TASK DESCRIPTION → Print the following listing character for character, from its first line through its last.

EXTRACTED INFORMATION →
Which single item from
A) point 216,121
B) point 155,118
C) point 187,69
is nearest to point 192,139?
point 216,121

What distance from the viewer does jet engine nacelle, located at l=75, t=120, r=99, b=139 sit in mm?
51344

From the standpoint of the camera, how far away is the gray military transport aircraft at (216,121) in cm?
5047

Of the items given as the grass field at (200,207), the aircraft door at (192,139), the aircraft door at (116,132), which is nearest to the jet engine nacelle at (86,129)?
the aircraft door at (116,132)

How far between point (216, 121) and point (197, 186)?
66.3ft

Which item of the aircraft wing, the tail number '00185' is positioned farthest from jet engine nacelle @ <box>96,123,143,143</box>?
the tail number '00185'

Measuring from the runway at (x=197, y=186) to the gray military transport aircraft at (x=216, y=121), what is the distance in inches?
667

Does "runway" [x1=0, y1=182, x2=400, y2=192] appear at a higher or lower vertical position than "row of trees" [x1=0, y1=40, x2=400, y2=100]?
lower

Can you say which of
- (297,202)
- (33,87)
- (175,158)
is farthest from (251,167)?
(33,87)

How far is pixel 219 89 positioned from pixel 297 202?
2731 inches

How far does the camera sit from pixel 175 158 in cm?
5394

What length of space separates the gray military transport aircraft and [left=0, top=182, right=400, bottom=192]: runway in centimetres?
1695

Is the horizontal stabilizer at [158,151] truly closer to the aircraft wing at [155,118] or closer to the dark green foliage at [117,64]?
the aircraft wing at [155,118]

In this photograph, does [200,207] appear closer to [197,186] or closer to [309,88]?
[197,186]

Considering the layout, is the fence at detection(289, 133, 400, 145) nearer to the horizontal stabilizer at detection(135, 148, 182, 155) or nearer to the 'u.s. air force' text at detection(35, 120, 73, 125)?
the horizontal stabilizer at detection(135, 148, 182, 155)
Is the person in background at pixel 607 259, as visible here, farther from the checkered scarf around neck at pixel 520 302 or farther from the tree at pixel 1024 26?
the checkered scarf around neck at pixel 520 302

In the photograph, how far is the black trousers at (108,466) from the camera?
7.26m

EXERCISE SOLUTION →
Which single item from
A) point 216,121
B) point 155,118
C) point 187,69
is nearest to point 192,139?
point 216,121

What distance from the viewer does jet engine nacelle, located at l=75, t=120, r=99, b=139 sit in mm?
51344

From the standpoint of the camera, how far away is the gray military transport aircraft at (216,121) in cm?
5047

Of the items given as the grass field at (200,207), the aircraft door at (192,139), the aircraft door at (116,132), which is nearest to the jet engine nacelle at (86,129)?
the aircraft door at (116,132)

How far between point (216, 121) and point (197, 186)?
66.3ft

Which item of the aircraft wing, the tail number '00185' is positioned farthest from jet engine nacelle @ <box>96,123,143,143</box>?
the tail number '00185'

Measuring from the runway at (x=197, y=186) to the gray military transport aircraft at (x=216, y=121), what is the distance in inches?
667

Does "runway" [x1=0, y1=182, x2=400, y2=192] appear at a higher or lower vertical position than "row of trees" [x1=0, y1=40, x2=400, y2=100]?
lower

Can you say which of
- (297,202)
- (33,87)
- (175,158)
is farthest from (251,167)?
(33,87)

How far is pixel 219 89 positioned from pixel 297 202?
2731 inches

How far does the camera sit from pixel 175 158 in cm?
5394

What length of space separates the gray military transport aircraft and [left=0, top=182, right=400, bottom=192]: runway in centimetres?
1695

Is the horizontal stabilizer at [158,151] truly closer to the aircraft wing at [155,118] or closer to the dark green foliage at [117,64]?
the aircraft wing at [155,118]

In this photograph, does [200,207] appear closer to [197,186] or closer to [309,88]?
[197,186]

Considering the layout, is the fence at detection(289, 133, 400, 145) nearer to the horizontal stabilizer at detection(135, 148, 182, 155) or nearer to the 'u.s. air force' text at detection(35, 120, 73, 125)?
the horizontal stabilizer at detection(135, 148, 182, 155)
Is the person in background at pixel 607 259, as visible here, farther from the checkered scarf around neck at pixel 520 302 or farther from the tree at pixel 1024 26?
the checkered scarf around neck at pixel 520 302

In the photograph, how far is the black trousers at (108,466) from the camera?
7.26m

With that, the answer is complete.